- [Given request] Repeat word for word the passage of the Syria briefing starting at "3. I wish to" and ending at "of these efforts.".

- [Selected text]
Wednesday, 25 April 2012

Syria situation “bleak” – Annan text

Cartoon from Russian news channel RT
 Madam President,
1. I speak to you today at an important juncture in our common efforts to bring an end to violence and abuses in Syria and launch a political process that can bring an end to the crisis through peaceful means. I therefore appreciate this opportunity to brief the Council.
2. Let me first thank the Security Council for its very strong support. Your quick and unanimous decisions to authorize the deployment of an Advance Team, and to establish the United Nations Supervision Mission, have shown the determination of the international community to meet the challenge of bringing a peaceful end to the Syrian crisis.
3. I wish to warmly thank Secretary-General Ban and Secretary-General el-Araby for their continued support for my efforts. I have been intensively engaged with a number of key leaders in the region and internationally, and thank them for their continued support as well. I greatly valued the backing and counsel I received when I attended the meeting of the Ministerial Committee of the Arab League in Doha last week.
4. We must ensure that the momentum generated by the Council's speedy decision is not lost. The expeditious deployment of UNSMIS, subject to assessment by the Secretary-General of the situation on the ground, is crucial. The support of member states to the Mission, in particular through the rapid secondment of military observers, will greatly contribute to the success of these efforts.
5. Allow me to share with the Council my overall assessment of the situation and to draw the link between the challenges on the ground, the deployment of the Mission, and the broader political objectives I have in mind.
Madam President
6. The Secretary-General, in his letter to the Council requesting the deployment of he Mission, made clear that the situation in Syria continues to be unacceptable. It is entirely contrary to the will of the international community and to the interests of the Syrian people. The Syrian authorities must implement their commitments in full, and a cessation of violence in all its forms must be respected by all parties.
7. Deputy Special Envoy Jean-Marie Guehénno briefed you on 19 April on the lull in fighting that was achieved after 12 April, and the subsequent reports of escalation, including shelling and violence in Homs. Since that briefing, reports of violence have continued. Without comprehensive monitoring of the situation, it is difficult to assess the level of violence, but the available reports suggest that, taken as a whole, the level of violence has decreased across the period since 12 April -- this, however, does not cover the spike in violence reported yesterday.

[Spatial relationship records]
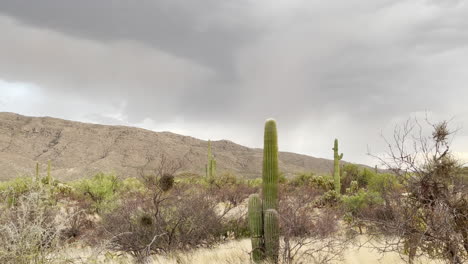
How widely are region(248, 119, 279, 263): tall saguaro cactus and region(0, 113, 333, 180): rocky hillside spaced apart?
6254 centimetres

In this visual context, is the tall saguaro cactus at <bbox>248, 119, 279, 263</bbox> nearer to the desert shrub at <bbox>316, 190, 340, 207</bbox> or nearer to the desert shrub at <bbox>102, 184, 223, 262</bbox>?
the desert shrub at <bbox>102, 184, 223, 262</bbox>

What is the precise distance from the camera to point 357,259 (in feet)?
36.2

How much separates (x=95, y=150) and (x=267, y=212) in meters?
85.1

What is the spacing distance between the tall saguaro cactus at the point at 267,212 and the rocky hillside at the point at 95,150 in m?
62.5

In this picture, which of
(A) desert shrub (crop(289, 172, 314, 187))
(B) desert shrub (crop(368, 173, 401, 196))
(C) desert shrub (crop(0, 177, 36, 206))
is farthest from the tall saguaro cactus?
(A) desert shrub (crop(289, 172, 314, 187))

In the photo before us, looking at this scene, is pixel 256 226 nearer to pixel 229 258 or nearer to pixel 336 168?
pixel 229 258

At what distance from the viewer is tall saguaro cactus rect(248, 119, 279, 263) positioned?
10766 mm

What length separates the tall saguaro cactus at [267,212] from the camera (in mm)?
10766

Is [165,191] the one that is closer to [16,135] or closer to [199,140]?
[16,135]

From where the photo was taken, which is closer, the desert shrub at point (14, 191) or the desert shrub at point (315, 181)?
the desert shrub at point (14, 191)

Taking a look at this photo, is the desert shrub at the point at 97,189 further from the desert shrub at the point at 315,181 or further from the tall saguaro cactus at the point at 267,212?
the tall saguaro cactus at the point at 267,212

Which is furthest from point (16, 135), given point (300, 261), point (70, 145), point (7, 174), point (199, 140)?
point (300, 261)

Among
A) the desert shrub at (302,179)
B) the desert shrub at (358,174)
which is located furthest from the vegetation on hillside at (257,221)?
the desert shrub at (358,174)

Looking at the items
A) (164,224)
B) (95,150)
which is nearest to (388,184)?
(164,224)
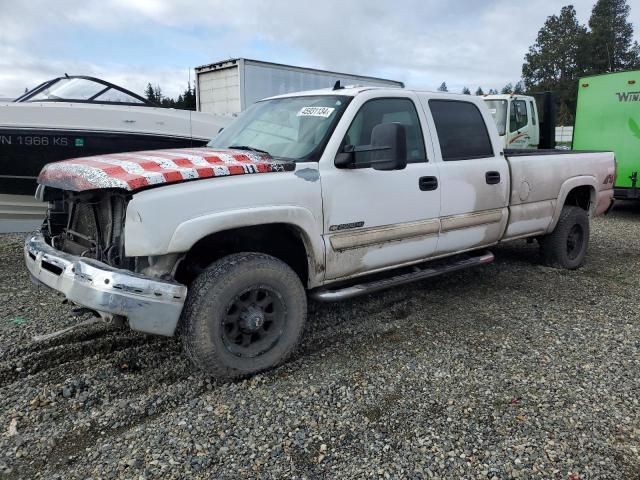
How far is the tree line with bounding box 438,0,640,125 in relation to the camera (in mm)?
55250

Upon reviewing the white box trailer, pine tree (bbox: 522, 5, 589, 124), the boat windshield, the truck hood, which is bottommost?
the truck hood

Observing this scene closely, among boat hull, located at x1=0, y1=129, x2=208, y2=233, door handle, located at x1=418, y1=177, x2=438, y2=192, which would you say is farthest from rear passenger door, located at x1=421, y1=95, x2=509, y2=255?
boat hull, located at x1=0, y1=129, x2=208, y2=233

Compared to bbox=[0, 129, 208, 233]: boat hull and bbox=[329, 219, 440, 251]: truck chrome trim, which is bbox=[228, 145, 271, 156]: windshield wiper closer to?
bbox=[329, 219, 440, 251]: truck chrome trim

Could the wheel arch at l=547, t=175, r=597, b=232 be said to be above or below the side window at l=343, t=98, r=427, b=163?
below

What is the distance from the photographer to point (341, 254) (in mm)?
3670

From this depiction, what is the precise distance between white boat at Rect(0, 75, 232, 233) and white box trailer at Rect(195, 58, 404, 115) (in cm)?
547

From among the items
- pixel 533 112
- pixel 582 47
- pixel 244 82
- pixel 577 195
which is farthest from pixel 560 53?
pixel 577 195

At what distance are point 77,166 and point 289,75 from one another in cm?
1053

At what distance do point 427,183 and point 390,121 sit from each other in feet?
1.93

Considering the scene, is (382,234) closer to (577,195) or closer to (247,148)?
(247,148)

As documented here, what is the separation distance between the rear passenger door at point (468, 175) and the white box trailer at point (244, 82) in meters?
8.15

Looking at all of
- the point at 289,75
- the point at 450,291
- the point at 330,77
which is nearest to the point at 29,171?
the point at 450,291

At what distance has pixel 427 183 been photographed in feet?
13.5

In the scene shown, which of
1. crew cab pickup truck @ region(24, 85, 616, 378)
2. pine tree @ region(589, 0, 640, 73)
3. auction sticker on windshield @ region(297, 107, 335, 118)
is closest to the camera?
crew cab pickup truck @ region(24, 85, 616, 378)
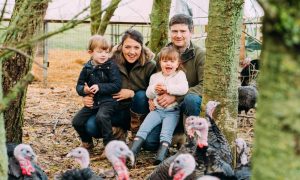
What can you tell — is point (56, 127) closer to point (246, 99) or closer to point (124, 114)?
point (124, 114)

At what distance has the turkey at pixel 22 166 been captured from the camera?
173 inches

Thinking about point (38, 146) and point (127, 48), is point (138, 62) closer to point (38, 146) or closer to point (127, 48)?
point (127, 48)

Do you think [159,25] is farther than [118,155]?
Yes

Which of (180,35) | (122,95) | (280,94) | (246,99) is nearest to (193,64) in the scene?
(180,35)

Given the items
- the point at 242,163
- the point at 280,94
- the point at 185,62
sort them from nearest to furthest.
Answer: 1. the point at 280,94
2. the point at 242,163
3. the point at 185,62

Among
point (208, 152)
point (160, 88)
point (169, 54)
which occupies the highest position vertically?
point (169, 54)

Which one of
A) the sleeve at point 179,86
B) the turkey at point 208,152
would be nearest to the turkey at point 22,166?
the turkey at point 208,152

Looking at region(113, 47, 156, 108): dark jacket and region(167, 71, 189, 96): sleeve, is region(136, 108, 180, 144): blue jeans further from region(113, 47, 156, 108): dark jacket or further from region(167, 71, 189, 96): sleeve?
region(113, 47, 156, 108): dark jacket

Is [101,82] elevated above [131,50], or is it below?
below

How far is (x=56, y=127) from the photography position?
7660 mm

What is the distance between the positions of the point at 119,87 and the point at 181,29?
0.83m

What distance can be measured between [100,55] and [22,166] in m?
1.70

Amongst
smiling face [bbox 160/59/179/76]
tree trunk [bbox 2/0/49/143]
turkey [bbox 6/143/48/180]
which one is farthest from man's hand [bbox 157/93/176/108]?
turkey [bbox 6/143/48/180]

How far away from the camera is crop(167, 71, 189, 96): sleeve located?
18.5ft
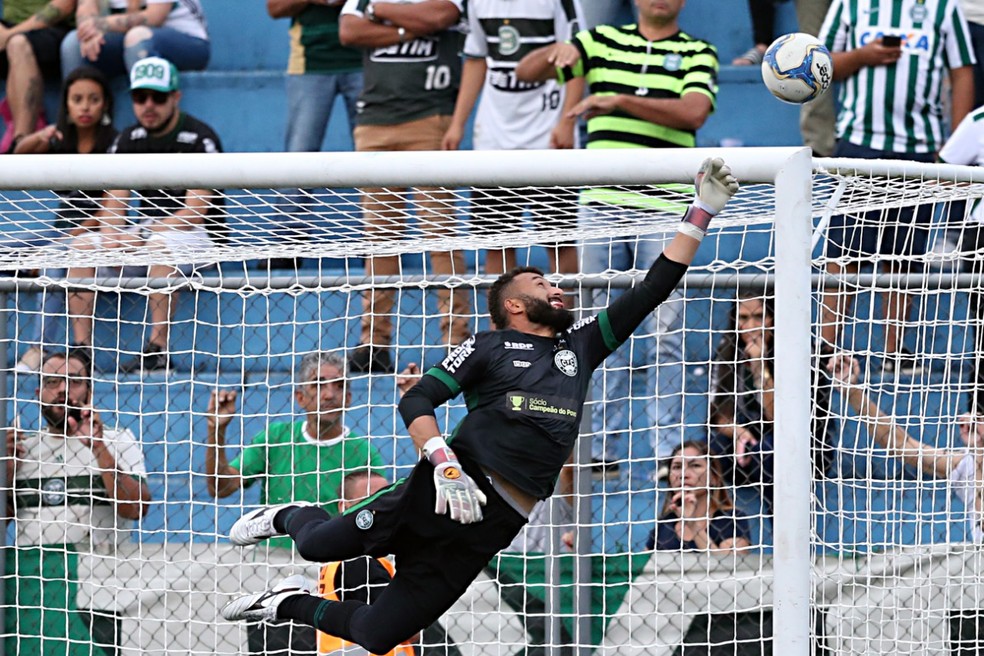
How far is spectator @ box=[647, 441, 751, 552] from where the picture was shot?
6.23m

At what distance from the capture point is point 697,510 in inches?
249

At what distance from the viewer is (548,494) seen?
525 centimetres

...

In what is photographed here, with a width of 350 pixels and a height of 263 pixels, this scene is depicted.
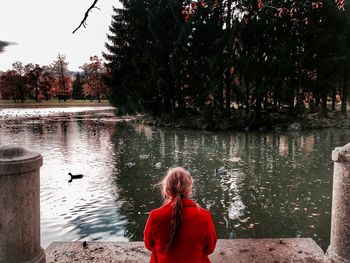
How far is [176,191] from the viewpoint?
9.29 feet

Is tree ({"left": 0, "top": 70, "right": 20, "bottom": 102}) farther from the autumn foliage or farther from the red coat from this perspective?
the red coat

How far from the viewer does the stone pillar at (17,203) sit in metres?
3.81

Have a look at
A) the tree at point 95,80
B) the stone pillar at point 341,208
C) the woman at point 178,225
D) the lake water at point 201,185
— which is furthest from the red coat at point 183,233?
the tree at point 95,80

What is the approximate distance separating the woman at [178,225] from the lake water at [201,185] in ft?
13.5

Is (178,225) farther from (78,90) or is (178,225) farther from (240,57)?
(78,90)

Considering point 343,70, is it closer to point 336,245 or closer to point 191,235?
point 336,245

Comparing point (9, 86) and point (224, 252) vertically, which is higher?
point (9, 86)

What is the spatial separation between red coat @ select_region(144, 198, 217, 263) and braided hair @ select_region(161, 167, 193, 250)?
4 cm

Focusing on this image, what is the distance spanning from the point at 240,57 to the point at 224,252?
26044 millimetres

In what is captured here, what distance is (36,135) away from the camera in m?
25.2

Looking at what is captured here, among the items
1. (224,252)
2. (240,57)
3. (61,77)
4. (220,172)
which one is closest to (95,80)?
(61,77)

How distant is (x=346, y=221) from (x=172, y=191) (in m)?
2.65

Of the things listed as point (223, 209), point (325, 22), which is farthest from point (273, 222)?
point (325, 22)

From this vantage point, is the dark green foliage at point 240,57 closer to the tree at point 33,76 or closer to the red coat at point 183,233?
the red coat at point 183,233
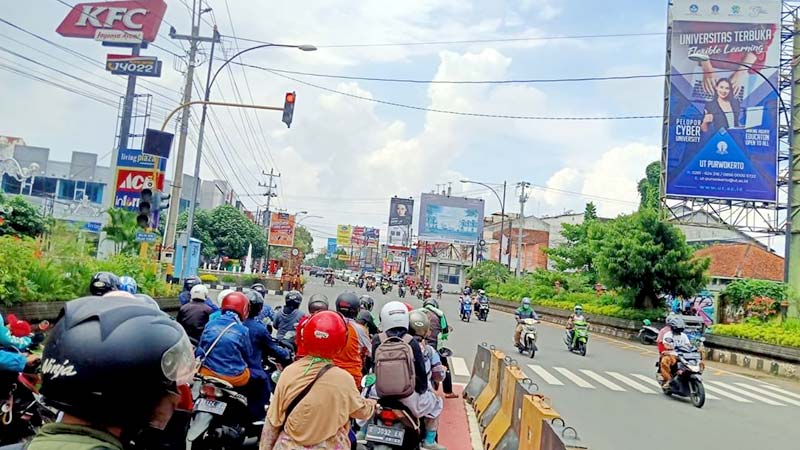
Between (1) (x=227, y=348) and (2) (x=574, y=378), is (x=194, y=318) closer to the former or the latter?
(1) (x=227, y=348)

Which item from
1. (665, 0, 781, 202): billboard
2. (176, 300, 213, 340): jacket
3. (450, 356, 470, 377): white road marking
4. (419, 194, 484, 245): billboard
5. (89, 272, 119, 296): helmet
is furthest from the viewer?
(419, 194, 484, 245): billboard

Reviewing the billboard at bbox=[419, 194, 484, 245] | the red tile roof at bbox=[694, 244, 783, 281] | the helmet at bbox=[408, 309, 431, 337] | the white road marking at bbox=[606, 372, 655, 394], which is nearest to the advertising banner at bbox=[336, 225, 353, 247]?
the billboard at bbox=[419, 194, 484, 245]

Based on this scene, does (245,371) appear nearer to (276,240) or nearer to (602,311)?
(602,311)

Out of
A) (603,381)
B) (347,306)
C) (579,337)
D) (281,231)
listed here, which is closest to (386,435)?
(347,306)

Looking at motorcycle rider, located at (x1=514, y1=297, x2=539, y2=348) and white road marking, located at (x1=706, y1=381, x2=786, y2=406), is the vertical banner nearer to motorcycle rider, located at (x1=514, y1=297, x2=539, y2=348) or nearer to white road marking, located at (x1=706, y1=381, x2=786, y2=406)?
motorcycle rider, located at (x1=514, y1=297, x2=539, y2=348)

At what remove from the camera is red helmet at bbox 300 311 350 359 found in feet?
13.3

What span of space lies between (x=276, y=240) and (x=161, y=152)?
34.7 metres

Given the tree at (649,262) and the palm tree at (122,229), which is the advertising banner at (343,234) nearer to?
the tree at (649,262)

- [Written solution]
3. I wish to warmly thank Secretary-General Ban and Secretary-General el-Araby for their continued support for my efforts. I have been intensively engaged with a number of key leaders in the region and internationally, and thank them for their continued support as well. I greatly valued the backing and counsel I received when I attended the meeting of the Ministerial Committee of the Arab League in Doha last week.
4. We must ensure that the momentum generated by the Council's speedy decision is not lost. The expeditious deployment of UNSMIS, subject to assessment by the Secretary-General of the situation on the ground, is crucial. The support of member states to the Mission, in particular through the rapid secondment of military observers, will greatly contribute to the success of these efforts.